Stalingrad als Wende im Zweiten Weltkrieg

Vor 75 Jahren endete die Schlacht von Stalingrad mit der Kapitulation der 6. Armee der deutschen Wehrmacht. Der große Wendepunkt des 2. Weltkrieges. Noch heute spielt der Sieg für viele Russen eine wichtige Rolle.

Eigentlich war die Industriestadt an der Wolga für die Wehrmacht nur als Etappenziel gedacht, um die Ölfelder des Kaukasus zu erobern. Wegen des Namens hatte Stalingrad aber sowohl für Adolf Hitler als auch für Josef Stalin eine Bedeutung, die über das Strategische hinausging.

Wegen der sehr langen Nachschubwege war die deutsche Offensive der 6. Armee unter General Friedrich Paulus auf Stalingrad von vornherein riskant. Sie beginnt Mitte August 1942, gut ein Jahr nach dem deutschen Angriff auf die Sowjetunion. Hitler sagt damals: "Die Russen sind am Ende ihrer Kraft." Das sollte sich als großer Irrtum erweisen. Zwar kann die Wehrmacht trotz starker Widerstände bis Mitte November den größten Teil der Stadt einnehmen. Gleichzeitig beginnt die Rote Armee aber einen Zangenangriff. Bereits Ende November sind die gesamte 6. Armee und Teile der sie unterstützenden 4. Panzerarmee eingeschlossen, fast 300.000 Mann. Auf Befehl Hitlers müssen sie aber unbedingt die Stellung halten. Ähnlich hatte auch Stalin bereits im Juli den Befehl „Keinen Schritt zurück" ausgegeben.

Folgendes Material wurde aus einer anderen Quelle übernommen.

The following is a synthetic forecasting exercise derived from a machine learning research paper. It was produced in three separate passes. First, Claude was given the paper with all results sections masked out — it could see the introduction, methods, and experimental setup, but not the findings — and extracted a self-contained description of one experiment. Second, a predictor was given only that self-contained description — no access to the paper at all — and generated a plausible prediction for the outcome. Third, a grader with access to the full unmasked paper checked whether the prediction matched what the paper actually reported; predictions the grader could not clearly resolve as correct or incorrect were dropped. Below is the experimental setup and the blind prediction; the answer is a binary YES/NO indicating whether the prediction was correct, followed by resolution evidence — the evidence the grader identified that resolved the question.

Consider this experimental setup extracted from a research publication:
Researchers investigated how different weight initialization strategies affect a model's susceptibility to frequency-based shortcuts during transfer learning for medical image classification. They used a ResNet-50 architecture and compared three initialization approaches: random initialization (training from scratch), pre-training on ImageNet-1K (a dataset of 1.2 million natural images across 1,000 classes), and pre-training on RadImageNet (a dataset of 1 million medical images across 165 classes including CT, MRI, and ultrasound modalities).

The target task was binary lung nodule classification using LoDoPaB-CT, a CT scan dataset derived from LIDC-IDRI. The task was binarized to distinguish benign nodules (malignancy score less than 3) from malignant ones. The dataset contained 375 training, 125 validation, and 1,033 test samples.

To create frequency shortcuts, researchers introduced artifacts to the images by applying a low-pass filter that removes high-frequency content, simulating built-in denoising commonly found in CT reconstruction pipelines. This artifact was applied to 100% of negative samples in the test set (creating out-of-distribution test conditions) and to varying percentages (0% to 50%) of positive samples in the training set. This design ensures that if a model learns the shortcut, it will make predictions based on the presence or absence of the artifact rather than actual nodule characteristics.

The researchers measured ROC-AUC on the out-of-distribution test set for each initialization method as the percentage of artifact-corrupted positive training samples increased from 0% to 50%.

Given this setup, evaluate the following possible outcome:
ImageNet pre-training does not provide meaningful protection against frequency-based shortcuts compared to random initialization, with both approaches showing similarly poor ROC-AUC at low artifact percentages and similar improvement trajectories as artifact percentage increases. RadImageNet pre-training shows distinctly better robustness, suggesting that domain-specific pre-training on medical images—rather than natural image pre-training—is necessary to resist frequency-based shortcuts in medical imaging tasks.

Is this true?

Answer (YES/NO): NO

Zweiter Weltkrieg Schlacht um Stalingrad

Soldaten entladen ein Transportflugzeug: Die Luftbrücke war von Anfang an völlig unzureichend

Weil keine Seite von ihrer Position zurückweicht, entsteht eine Art "Kessel". In diesem Kessel verschlechtert sich die Lage rapide. Mit einer großangelegten Luftbrücke werden die Soldaten wochenlang versorgt. Doch zu keinem Zeitpunkt reichen die Transporte aus. Mit der vorrückenden Roten Armee kommt immer weniger an. Im Laufe des Winters wird es bis zu minus 30 Grad kalt. Daher sterben die meisten der eingekesselten Soldaten nicht durch Kampfhandlungen, sondern durch Unterernährung und Unterkühlung. Die immer wieder versprochene so genannte "Entsatzoffensive" scheitert.

Erst ganz zum Schluss widersetzt sich Paulus

Trotzdem hält sich General Paulus immer noch an Hitlers strikten Befehl, "bis zum letzten" auszuharren, und lehnt am 8. Januar ein sowjetisches Kapitulationsangebot ab. Noch am 29. Januar - die Lage ist bereits völlig aussichtslos - funkt Paulus an Hitler: "Zum Jahrestage Ihrer Machtübernahme grüßt die 6. Armee ihren Führer. Noch weht die Hakenkreuzfahne über Stalingrad. Unser Kampf möge den lebenden und kommenden Generationen ein Beispiel dafür sein, auch in der hoffnungslosesten Lage nie zu kapitulieren, dann wird Deutschland siegen. Heil mein Führer!"

Deutschland | 22.06.2016

Doch Paulus' Treue ist nicht grenzenlos. Als die Rote Armee am 31. Januar in sein Hauptquartier im Keller eines Kaufhauses eindringt, geht der Kommandeur in Gefangenschaft. Er hatte auch seinen Offizieren den Selbstmord verboten, weil sie das Schicksal der einfachen Soldaten teilen sollten. Die deutschen Truppen kapitulieren. Inzwischen ist der Kessel auch geteilt. In einen Süd- und einen Nordkessel. Ende Januar geben die deutschen Soldaten im Süden auf. Am 2. Februar auch die im Norden. Gemeinsam werden die Männer von den russischen Streitkräften gefangen genommen. Hitler ist außer sich, als er das erfährt.

Zweiter Weltkrieg Schlacht um Stalingrad

Das Schicksal der Soldaten teilen: General Paulus begibt sich in Gefangenschaft

Unglaublicher Blutzoll

Die Bilanz der Schlacht: mehr als eine halbe Million Tote auf sowjetischer Seite, darunter zahlreiche Zivilisten. Stalin hatte eine Evakuierung der Zivilbevölkerung lange verhindert. Auf die eigenen Bürger nimmt auch die Rote Armee keine Rücksicht. Bereits in den ersten Tagen kommen mehr als 40.000 von ihnen durch Luftangriffe ums Leben. Von den rund 75.000, die bis zum Ende der Kämpfe bleiben, verhungern oder erfrieren viele. Auf deutscher Seite schwanken die Schätzungen der Gefallenen zwischen 150.000 und 250.000. Von den fast 100.000 Deutschen, die in sowjetische Kriegsgefangenschaft kommen, kehren bis 1956 nur etwa 6.000 Überlebende nach Deutschland zurück, darunter Paulus.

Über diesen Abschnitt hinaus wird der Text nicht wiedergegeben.